Changing laws to cope with the rising cost of healthcare
With growing medical cost, the government of Singapore has reviewed healthcare safety nets to accommodate low and middle-income citizens. Around two-thirds of the population receive around 80% subsidy. In April there was a big change in how the health insurance plan works in Singapore.
1. Co-payment changes
The ministry of health directed insurers to devise an Integrated Shield Plan where policyholders co-pay 5% of the total cost of health. This is a shift from the traditional ‘full rider’ plan which requires patients to pay nothing.
Increasing healthcare cost is a big challenge in Singapore that affects everyone. An increase in the utilization of healthcare has led to a “buffet syndrome” where “full riders” enjoy overconsumption of healthcare services and over-servicing from some doctors. Upward pressure in premiums has increased costs.

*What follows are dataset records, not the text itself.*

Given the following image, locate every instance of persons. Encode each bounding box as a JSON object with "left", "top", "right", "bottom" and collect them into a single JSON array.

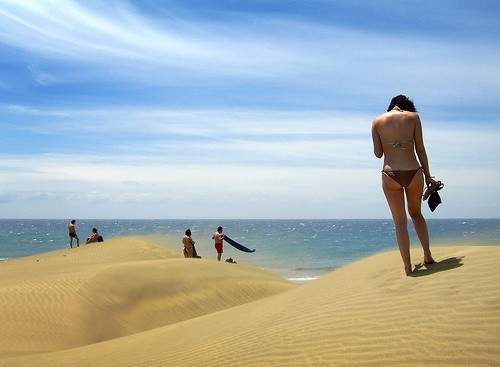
[
  {"left": 212, "top": 225, "right": 225, "bottom": 261},
  {"left": 86, "top": 228, "right": 103, "bottom": 244},
  {"left": 182, "top": 229, "right": 196, "bottom": 257},
  {"left": 68, "top": 219, "right": 80, "bottom": 248},
  {"left": 371, "top": 94, "right": 440, "bottom": 275}
]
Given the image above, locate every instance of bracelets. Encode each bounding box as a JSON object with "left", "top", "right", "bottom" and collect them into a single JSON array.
[{"left": 426, "top": 176, "right": 430, "bottom": 178}]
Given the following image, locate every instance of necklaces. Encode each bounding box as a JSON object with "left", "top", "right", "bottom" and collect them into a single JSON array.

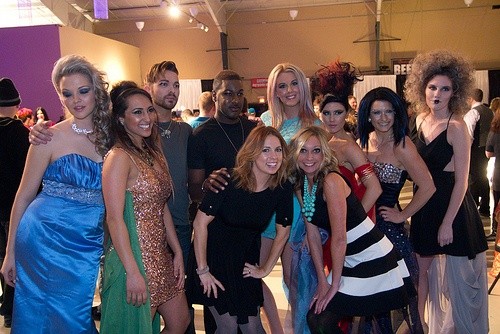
[
  {"left": 151, "top": 119, "right": 174, "bottom": 135},
  {"left": 298, "top": 169, "right": 321, "bottom": 223},
  {"left": 70, "top": 115, "right": 96, "bottom": 136}
]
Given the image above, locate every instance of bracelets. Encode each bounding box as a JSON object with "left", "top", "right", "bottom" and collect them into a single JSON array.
[
  {"left": 195, "top": 265, "right": 210, "bottom": 275},
  {"left": 358, "top": 163, "right": 376, "bottom": 184}
]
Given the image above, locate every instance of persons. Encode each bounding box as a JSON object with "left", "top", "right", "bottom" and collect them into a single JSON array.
[
  {"left": 255, "top": 61, "right": 327, "bottom": 334},
  {"left": 311, "top": 48, "right": 500, "bottom": 333},
  {"left": 1, "top": 55, "right": 112, "bottom": 334},
  {"left": 0, "top": 78, "right": 43, "bottom": 328},
  {"left": 189, "top": 126, "right": 295, "bottom": 334},
  {"left": 32, "top": 107, "right": 55, "bottom": 127},
  {"left": 285, "top": 127, "right": 417, "bottom": 334},
  {"left": 188, "top": 70, "right": 268, "bottom": 334},
  {"left": 181, "top": 109, "right": 196, "bottom": 124},
  {"left": 29, "top": 59, "right": 268, "bottom": 334},
  {"left": 102, "top": 80, "right": 191, "bottom": 333},
  {"left": 190, "top": 91, "right": 216, "bottom": 128},
  {"left": 17, "top": 108, "right": 34, "bottom": 130},
  {"left": 213, "top": 112, "right": 248, "bottom": 165},
  {"left": 171, "top": 110, "right": 183, "bottom": 123}
]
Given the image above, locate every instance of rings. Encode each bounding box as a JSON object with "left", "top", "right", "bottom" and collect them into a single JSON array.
[{"left": 248, "top": 270, "right": 251, "bottom": 273}]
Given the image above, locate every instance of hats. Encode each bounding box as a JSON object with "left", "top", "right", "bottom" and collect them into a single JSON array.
[
  {"left": 17, "top": 107, "right": 33, "bottom": 118},
  {"left": 248, "top": 109, "right": 256, "bottom": 115},
  {"left": 0, "top": 79, "right": 23, "bottom": 109}
]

In April, for instance, AIA insurance in compliance with the MOH’s directive introduced AIA Max VitalHealth. The policy requires a 55 co-payment if the rider receives treatment in a public hospital or AIA Quality Healthcare partners. The move is a way of ensuring customers receive affordable healthcare. AIA is the first insurance company in the country to partner directly with the medical community through its AQHP program.
2. Curbing overcharging
Another reason for the rising cost of healthcare is overcharging from outlier providers. To curb this, the MOH put in place national fee standards for procedure fees. This will be a guide to the private sector so that there is for charging of patients. AIA Singapore has indicated that it will follow the MOH benchmark if a charge is reasonable. In the case of overcharging, there will be negotiations to bring down the charges. This move aims at benefiting patients who co-pay.
Insurers have made changes to the Integrated Shield plan in compliance with the co-pay requirement. But others such as AIA have done more, and they offer mammograms for breast cancer and complementary Colonoscopy screening for colorectal cancer.
How to prevent rising costs of healthcare
The ministry of health in a bid to keep the cost of healthcare sustainable came up with a benchmark for medical fees for various clinical procedures. The benchmark was also to include procedures such as MRIs and X-rays in the long-term. Primary care and prevention should be encouraged to minimize hospital admission rate. However, more needs to be done through the public and private sector to alleviate the growing healthcare costs.
Patients are encouraged to seek medical treatment or diagnosis early. The MOH encourages senior Singaporeans to undergo cancer screening. Screening through colonoscopy can be expensive, and therefore, early diagnosis is vital. This can ultimately save lives and even reduce healthcare costs.
Being aware of the available healthcare schemes can help in minimizing healthcare costs. Provision of healthcare is multi-layered in Singapore. There are a host of subsidies that you can enjoy before you get to use Medisave then Medishield Life and then Medifund to pay for healthcare. Taking advantage of these schemes can significantly cut the cost of healthcare.
Medisave helps CPF members to save for their healthcare expenses, especially when they retire. On the other hand, Medishield Life is a good insurance plan that Singaporeans can take advantage of. It can help in settling large hospital bills as well as other costly outpatient procedures such as dialysis and chemotherapy. The government set up Medifund as a scheme aimed at helping an individual having financial challenges in settling their remaining medical bills. Medifund comes in after one has exhausted the government subsidies as well as drawing on other payment means such as Medishield Life and the Integrated Shield Plan, which is a private insurance plan.
It is important to ensure that patients are aware of the various available schemes as well as medical insurance options. This is vital and can help reduce healthcare inflation.